• EXERCISE PROMPT:
Answer these from the forum post below about the rechunk error:
(a) What value does the local cubed executor's spec give for allowed_mem?
(b) Which executor does the script fail with?
(c) In the traceback for the virtual dataset, which script calls rechunked_ds.to_zarr at line 29?
Start of SOURCE DOCUMENT
After resolving the regression in the recent version of VirtualiZarr, we still hit an error during the final rechunck operation that runs within to_zarr(). The same error occurs with .chunk(...).compute()

The script succeeds for certain cases:

substituting a local Dask cluster
or even a local cubed executor like

spec:
  work_dir: "tmp"
  allowed_mem: "2GB"

But it fails for the Lambda executor, both for the virtual dataset AND open_mfdataset() with different errors.
(at one point I was getting JSON serialization errors for both cases, but can't reproduce that now).

Furthermore, I don't have a great strategy for debugging a Lambda-only failure mode. In the meantime, I'll carefully rebuild my runtime environment.

Error messages

For the virtual dataset:

Traceback (most recent call last):
  File "/Users/thodson/Desktop/dev/software/cubed/examples/virtual-rechunk/rechunk-only.py", line 29, in <module>
    rechunked_ds.to_zarr("rechunked.zarr",
  File "/Users/thodson/micromamba/envs/cubed-dev/lib/python3.11/site-packages/xarray/core/dataset.py", line 2549, in to_zarr
    return to_zarr(  # type: ignore[call-overload,misc]
           ^^^^^^^^^^^^^^^^^^^^^^^^^^^^^^^^^^^^^^^^^^^^
  File "/Users/thodson/micromamba/envs/cubed-dev/lib/python3.11/site-packages/xarray/backends/api.py", line 1698, in to_zarr
    writes = writer.sync(
             ^^^^^^^^^^^^
  File "/Users/thodson/micromamba/envs/cubed-dev/lib/python3.11/site-packages/xarray/backends/common.py", line 267, in sync
    delayed_store = chunkmanager.store(
                    ^^^^^^^^^^^^^^^^^^^
  File "/Users/thodson/micromamba/envs/cubed-dev/lib/python3.11/site-packages/cubed_xarray/cubedmanager.py", line 207, in store
    return store(
           ^^^^^^
  File "/Users/thodson/micromamba/envs/cubed-dev/lib/python3.11/site-packages/cubed/core/ops.py", line 168, in store
    compute(*arrays, executor=executor, _return_in_memory_array=False, **kwargs)
End of SOURCE DOCUMENT
Start of LISTED RECORDS
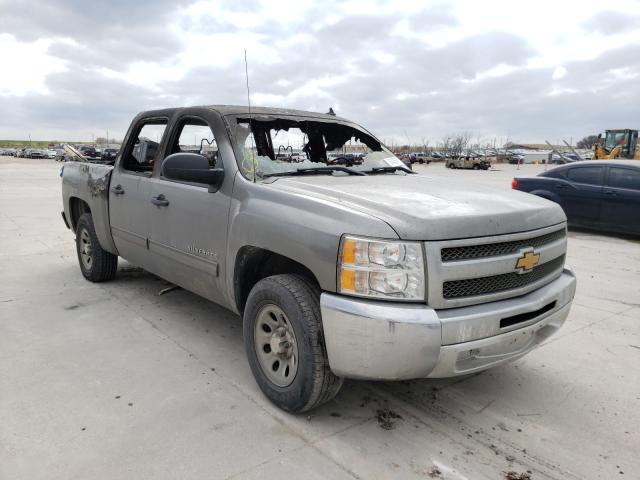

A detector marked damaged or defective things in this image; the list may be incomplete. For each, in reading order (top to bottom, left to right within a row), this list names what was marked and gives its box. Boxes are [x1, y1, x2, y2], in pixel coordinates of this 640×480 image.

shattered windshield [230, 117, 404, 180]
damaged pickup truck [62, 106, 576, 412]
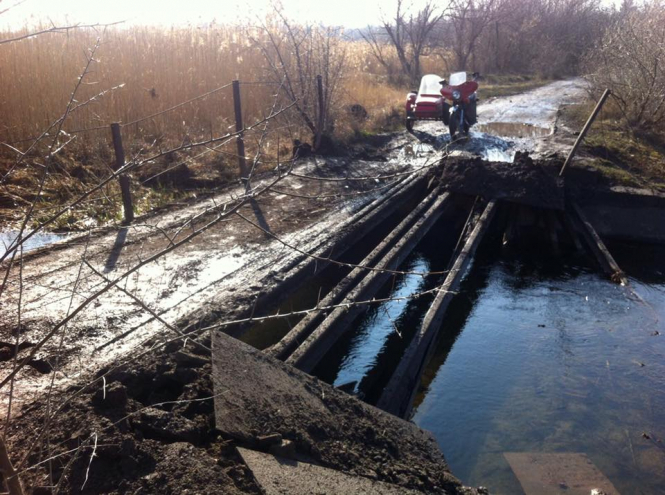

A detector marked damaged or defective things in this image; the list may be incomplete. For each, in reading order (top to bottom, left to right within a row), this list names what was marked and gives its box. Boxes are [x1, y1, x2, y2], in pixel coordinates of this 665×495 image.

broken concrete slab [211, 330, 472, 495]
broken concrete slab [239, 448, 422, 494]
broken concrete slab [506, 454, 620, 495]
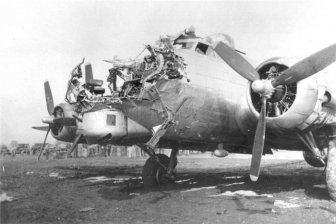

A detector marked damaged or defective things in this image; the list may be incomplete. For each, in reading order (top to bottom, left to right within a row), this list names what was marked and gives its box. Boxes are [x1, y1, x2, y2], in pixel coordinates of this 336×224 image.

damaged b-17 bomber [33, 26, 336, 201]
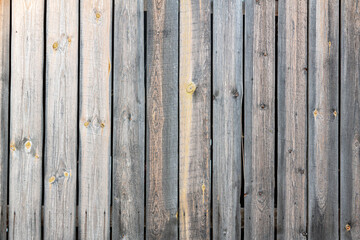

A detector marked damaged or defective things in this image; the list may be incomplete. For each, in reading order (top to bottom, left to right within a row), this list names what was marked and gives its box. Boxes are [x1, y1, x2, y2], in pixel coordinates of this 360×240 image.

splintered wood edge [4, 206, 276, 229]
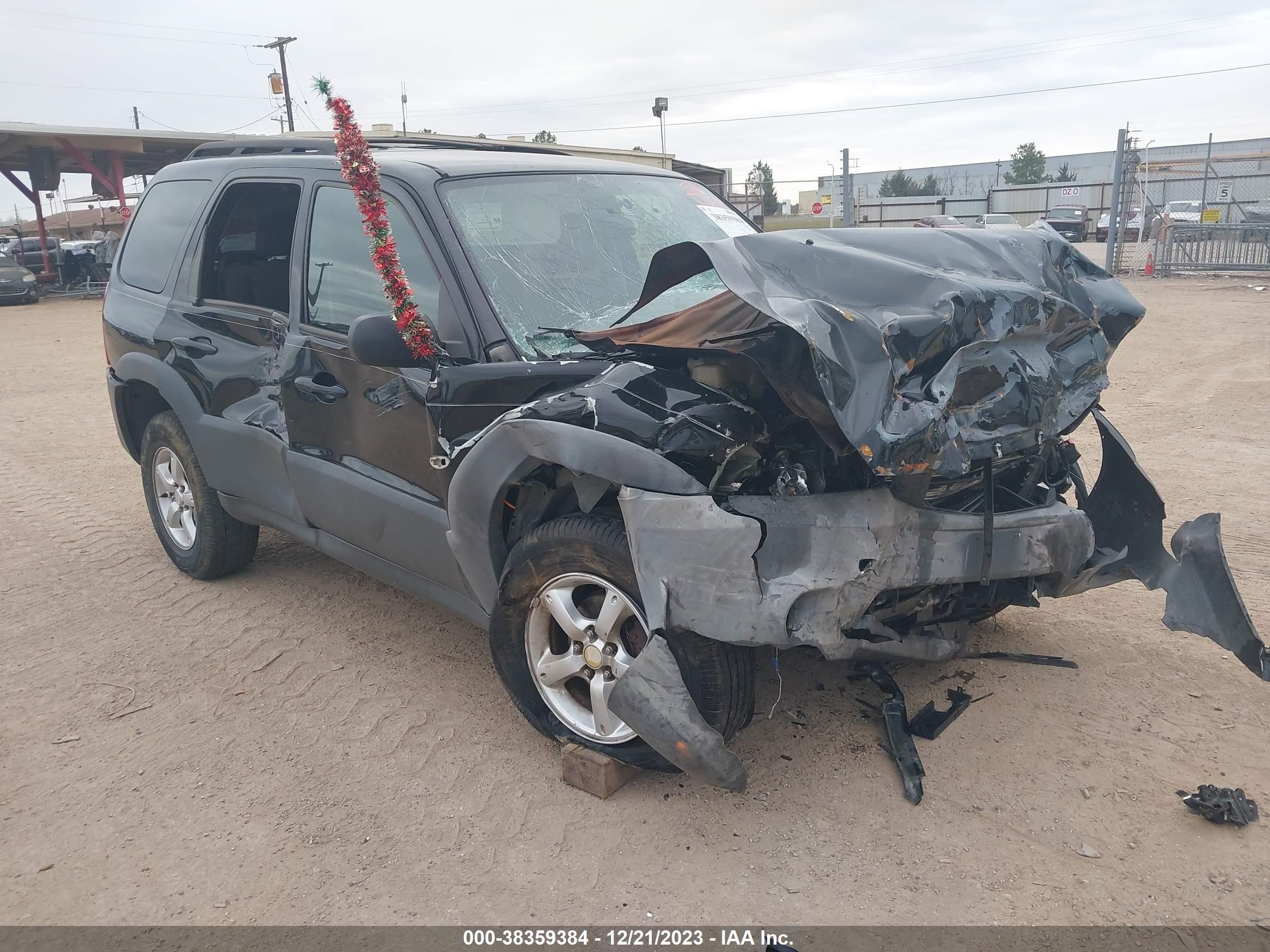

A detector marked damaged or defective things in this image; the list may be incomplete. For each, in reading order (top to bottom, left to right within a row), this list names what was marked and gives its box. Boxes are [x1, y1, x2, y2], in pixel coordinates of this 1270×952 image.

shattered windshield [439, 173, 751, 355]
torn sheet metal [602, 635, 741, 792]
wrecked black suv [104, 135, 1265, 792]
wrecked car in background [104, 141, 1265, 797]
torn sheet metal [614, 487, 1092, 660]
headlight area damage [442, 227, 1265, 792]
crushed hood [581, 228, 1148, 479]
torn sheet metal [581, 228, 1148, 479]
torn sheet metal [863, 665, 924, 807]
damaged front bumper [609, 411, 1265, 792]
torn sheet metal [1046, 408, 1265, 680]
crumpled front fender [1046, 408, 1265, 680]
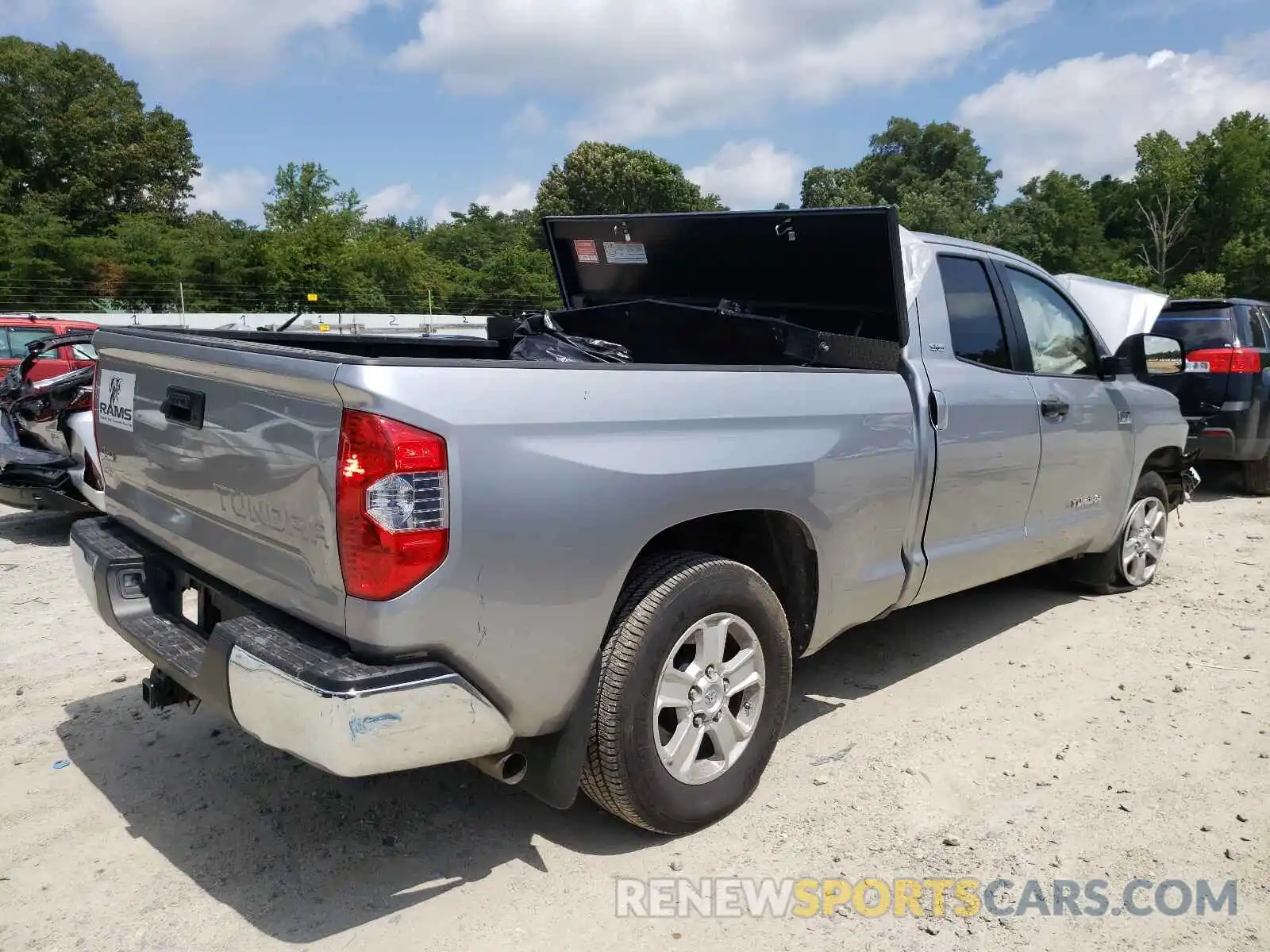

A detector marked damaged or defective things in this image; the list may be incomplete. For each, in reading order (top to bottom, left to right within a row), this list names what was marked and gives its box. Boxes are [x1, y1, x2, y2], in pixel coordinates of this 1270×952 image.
End of LISTED RECORDS
Start of LISTED RECORDS
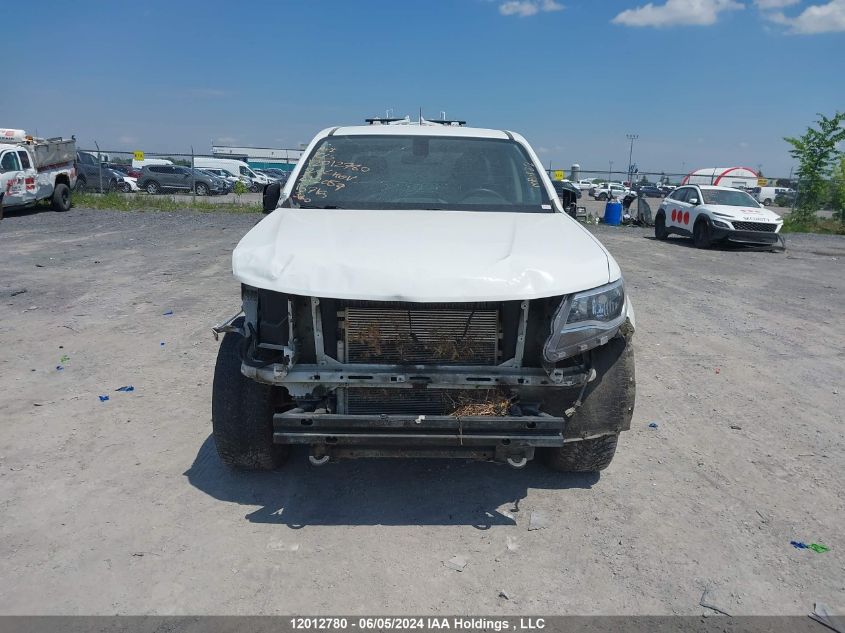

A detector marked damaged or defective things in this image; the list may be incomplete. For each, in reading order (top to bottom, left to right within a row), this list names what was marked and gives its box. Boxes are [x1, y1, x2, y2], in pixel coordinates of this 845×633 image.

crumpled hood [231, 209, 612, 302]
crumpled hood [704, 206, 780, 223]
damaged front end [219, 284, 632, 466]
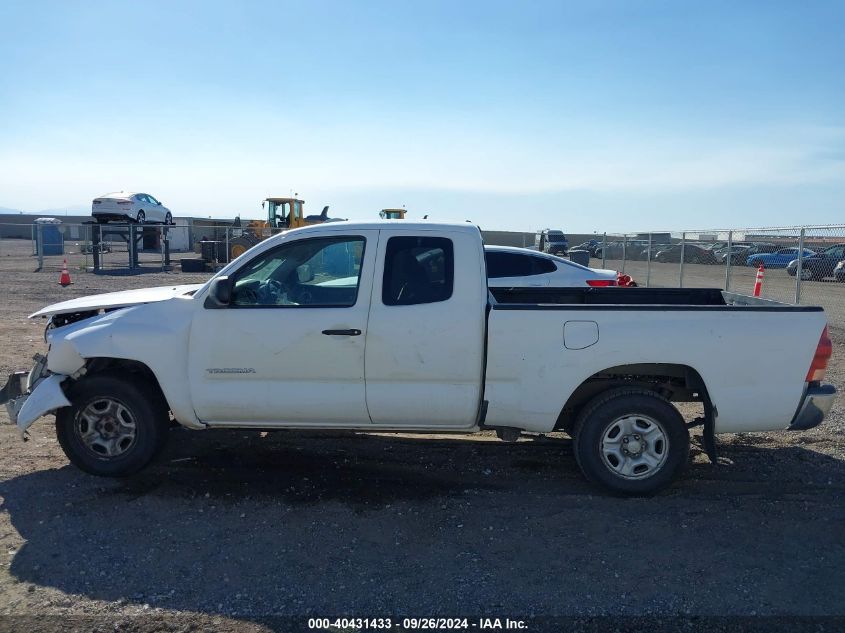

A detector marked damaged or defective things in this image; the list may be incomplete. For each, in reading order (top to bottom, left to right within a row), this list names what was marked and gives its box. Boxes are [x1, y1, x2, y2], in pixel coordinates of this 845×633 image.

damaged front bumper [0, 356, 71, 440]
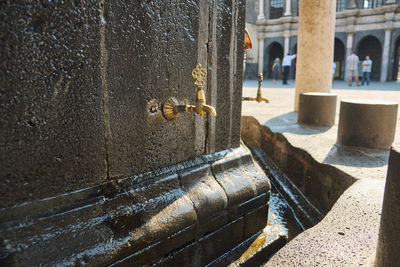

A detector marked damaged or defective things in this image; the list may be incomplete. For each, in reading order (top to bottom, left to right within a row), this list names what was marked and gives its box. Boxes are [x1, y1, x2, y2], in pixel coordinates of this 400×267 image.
End of LISTED RECORDS
Start of LISTED RECORDS
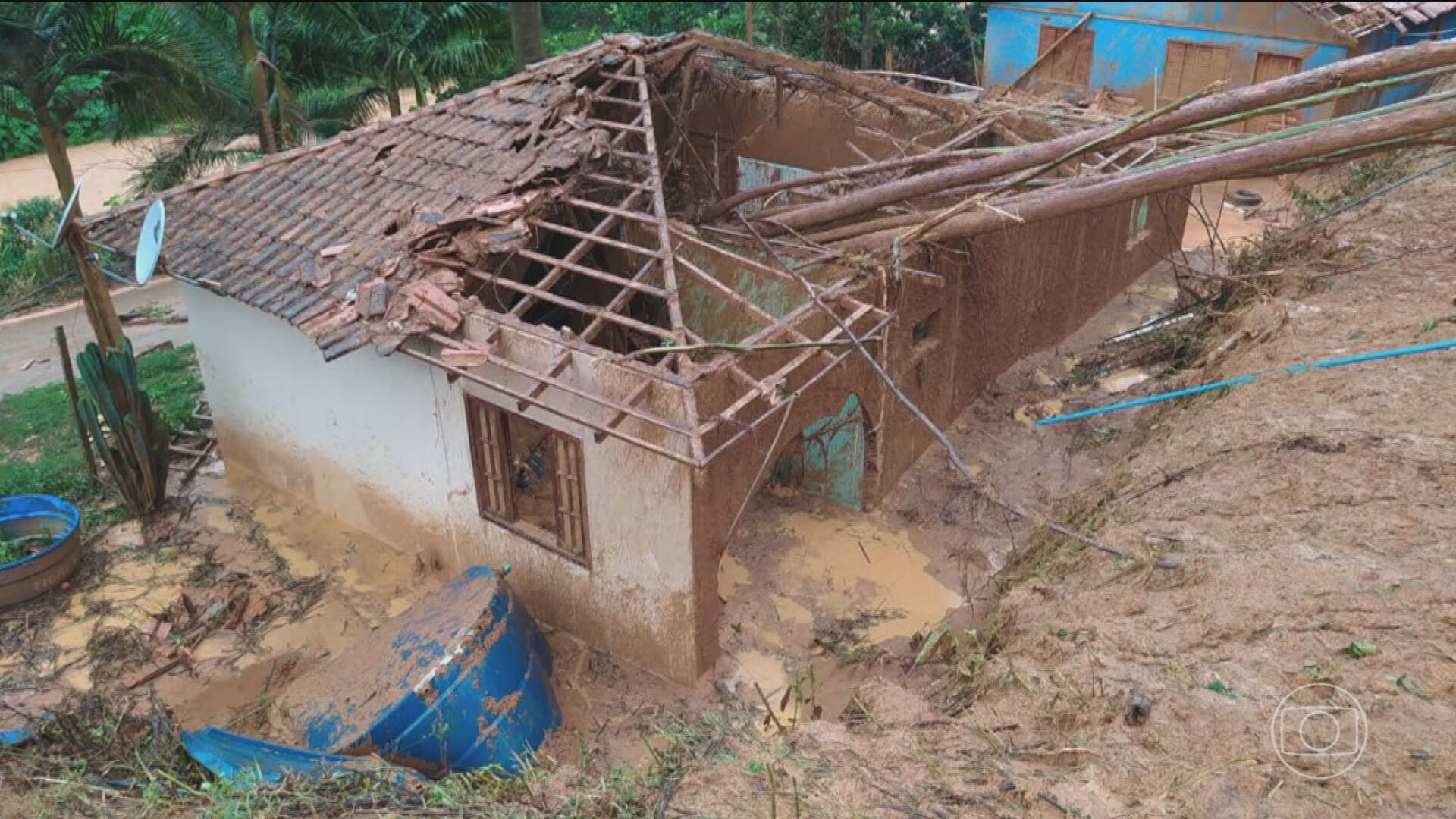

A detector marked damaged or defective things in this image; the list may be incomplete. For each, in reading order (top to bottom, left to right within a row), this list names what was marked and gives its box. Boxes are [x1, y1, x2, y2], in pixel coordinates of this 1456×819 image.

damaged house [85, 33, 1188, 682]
End of LISTED RECORDS
• RESULT OF THIS EXERCISE:
(a) "2GB"
(b) The Lambda executor
(c) rechunk-only.py